Люди, посвятившие себя служению, развившие свои чувства, способны видеть дальше. Чаще всего они останавливаются на поклонении Силам – Пламени, Светилам, Воде, Земле, Ветру, иногда постигают силу Жизни и Смерти, в лучшем случае понимая, что две последние – одно и то же, равно как Тьма и Свет, так как Тьма есть отсутствие Света, а Смерть – отсутствие Жизни, они не существуют друг без друга. И только наши предки, расселившись по земному диску, сумели не утратить постижение поколений мудрых, сберечь связи между народами на просторах мира. Это позволило со временем ощутить, найти понимание истины – всё, что мы видим вокруг, есть проявление одной сущности. Возможно, мы не первые, кому открылась истина – у многих народов нашего корня творец – один, лишь имена ему дают разные. Теос, Дзеус, Дивас, Дану, Да Во, Прахам – какая разница Богу, как к нему обращается человек?
– Но у всех народов кроме творца есть другие боги?
– Когда‑то давно существовал народ, могущество и знания которого были гораздо выше всего, существующего сейчас. По неизвестной причине он исчез, и уцелевшие потомки, дичая и опускаясь, смогли сохранить лишь малую толику их наследства. Однако часть мудрецов уцелела и начала вновь собирать воедино части утраченного сокровища. Это мы. В известном мире большая часть народов говорит на языке, происходящем от одного, изначального. Смысляне знают о родстве с поморянами, ещё помнят о том, что гутинги с ними одной крови, но считают чужими живущих за морем скандов. О том, что синды или обитающие за Крышей Мира народы есть ветви того же корня, не помнит никто, кроме мудрых, собирающих и хранящих знания. Наш город подобен втулке, соединяющей расходящиеся в стороны спицы потомков древнего народа. Не станет нас – рассыплется колесо, прокатившееся по всему обитаемому миру. В этих стенах обучаются жрецы народов этого корня, достаточно развитых, чтобы иметь своё жречество. Да, что ты хотел мне сказать?

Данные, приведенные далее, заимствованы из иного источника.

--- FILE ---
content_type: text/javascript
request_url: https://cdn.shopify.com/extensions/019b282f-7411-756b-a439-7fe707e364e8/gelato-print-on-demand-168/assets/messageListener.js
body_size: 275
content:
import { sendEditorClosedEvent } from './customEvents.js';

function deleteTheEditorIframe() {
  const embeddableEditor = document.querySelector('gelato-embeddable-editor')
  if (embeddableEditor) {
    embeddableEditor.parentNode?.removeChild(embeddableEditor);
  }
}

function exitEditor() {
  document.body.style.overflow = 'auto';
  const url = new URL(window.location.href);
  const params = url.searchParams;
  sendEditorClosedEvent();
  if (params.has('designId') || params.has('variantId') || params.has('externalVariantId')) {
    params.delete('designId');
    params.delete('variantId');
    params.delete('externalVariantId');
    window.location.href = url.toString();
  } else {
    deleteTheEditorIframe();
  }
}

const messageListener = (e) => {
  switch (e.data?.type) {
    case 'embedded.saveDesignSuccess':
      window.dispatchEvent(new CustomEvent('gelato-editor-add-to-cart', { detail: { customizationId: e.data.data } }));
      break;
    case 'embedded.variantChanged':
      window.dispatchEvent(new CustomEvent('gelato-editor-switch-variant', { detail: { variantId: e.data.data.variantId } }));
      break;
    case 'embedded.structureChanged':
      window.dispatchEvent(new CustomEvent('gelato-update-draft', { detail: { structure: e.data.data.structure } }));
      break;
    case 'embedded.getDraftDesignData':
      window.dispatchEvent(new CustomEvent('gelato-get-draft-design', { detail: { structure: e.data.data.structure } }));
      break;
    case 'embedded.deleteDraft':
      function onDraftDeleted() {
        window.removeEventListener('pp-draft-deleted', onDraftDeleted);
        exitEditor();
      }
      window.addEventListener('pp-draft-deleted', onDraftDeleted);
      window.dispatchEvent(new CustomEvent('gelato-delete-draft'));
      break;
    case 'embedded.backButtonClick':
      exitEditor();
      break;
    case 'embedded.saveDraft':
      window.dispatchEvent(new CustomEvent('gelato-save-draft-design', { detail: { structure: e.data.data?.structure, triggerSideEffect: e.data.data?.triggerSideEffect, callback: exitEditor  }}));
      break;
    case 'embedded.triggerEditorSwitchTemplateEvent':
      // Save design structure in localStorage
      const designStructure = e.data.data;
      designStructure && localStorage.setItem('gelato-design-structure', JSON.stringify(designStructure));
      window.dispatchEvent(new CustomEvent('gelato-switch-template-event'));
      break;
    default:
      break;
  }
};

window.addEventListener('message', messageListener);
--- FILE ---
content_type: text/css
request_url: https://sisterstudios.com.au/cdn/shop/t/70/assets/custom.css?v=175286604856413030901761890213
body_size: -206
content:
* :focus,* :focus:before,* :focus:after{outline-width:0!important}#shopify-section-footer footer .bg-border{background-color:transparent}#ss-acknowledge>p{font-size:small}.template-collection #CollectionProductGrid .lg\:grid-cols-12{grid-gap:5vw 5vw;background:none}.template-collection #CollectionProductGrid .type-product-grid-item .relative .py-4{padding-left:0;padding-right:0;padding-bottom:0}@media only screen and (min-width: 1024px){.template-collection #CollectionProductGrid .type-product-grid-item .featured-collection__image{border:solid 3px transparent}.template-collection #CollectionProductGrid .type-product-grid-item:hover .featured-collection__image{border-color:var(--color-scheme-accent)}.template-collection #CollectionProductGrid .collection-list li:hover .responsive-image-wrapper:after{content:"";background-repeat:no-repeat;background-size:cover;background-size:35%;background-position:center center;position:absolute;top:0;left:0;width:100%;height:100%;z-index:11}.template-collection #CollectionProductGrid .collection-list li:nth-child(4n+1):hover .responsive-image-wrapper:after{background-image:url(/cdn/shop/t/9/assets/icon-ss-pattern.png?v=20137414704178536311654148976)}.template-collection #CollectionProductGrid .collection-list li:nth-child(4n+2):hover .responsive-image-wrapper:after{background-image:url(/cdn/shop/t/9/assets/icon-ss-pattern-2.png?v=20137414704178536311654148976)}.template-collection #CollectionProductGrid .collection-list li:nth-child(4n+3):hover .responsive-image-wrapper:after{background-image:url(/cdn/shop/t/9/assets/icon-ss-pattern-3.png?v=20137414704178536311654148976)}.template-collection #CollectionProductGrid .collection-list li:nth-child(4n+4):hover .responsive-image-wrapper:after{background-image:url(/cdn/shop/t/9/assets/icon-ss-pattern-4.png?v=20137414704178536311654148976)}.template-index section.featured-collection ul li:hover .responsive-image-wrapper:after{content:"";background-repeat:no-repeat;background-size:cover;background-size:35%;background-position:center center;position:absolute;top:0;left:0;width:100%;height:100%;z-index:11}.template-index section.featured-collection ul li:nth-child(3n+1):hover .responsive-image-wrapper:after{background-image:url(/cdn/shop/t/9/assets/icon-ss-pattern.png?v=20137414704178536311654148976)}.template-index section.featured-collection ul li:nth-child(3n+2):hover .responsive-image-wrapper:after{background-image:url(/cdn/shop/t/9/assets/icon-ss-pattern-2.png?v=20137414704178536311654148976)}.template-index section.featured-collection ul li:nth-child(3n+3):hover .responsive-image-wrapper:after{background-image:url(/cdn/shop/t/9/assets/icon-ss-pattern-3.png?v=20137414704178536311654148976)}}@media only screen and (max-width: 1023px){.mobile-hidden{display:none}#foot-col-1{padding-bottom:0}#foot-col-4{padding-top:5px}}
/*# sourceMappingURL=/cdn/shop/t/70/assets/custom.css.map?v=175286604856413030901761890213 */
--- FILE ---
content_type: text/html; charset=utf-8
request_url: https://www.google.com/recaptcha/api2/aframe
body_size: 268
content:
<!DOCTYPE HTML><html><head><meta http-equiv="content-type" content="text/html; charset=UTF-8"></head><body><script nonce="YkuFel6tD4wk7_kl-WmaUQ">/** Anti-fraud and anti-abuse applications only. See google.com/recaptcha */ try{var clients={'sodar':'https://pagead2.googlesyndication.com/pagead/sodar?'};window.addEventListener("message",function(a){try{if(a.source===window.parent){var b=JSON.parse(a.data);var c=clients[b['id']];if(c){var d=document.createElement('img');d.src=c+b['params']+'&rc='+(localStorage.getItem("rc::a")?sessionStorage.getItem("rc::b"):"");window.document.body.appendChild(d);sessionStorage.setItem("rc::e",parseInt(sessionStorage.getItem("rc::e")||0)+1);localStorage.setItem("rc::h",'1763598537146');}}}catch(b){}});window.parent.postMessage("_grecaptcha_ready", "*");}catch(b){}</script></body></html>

– Мир не имеет формы диска, уважаемый Парабат. Это шар, огромный шар, большая часть поверхности которого покрыта водой. На две трети, примерно.
– На чём же покоится этот огромный шар, позволь мне узнать, – старик, которого для краткости все называли просто Учитель, явно намерился доказать самоуверенному чужаку абсурдность его представлений о вселенной.
– Он и не покоится. Летит себе вокруг Солнца, вращаясь вокруг своей оси, – Роман проиллюстрировал своё замечание жестами рук, – А шар поменьше – Луна – точно так же летит вокруг Земли. Все небесные тела имеют подобную структуру и движутся по своим путям, кроме самых маленьких, тех, что время от времени падают на наш мир, оставляя в небе огненные следы.
Парабат помолчал, честно пытаясь представить описанную Романом картину мироздания. Не смог, затряс головой:
– Нет! Этого не может быть!
Шишагов, успокаивая собеседника, положил ладонь ему на предплечье:
– На самом деле это просто, только непривычно. Я тебе покажу, скоро. Недельку помедитируем вместе, и покажу.
"Маха видит, и ты увидишь, никуда не денешься. Ты, конечно, сволочь – должность обязывает, но ты классная сволочь, которая может оказаться сволочью нужной. Поэтому твой авторитет будем повышать, да. На недосягаемую для других высоту".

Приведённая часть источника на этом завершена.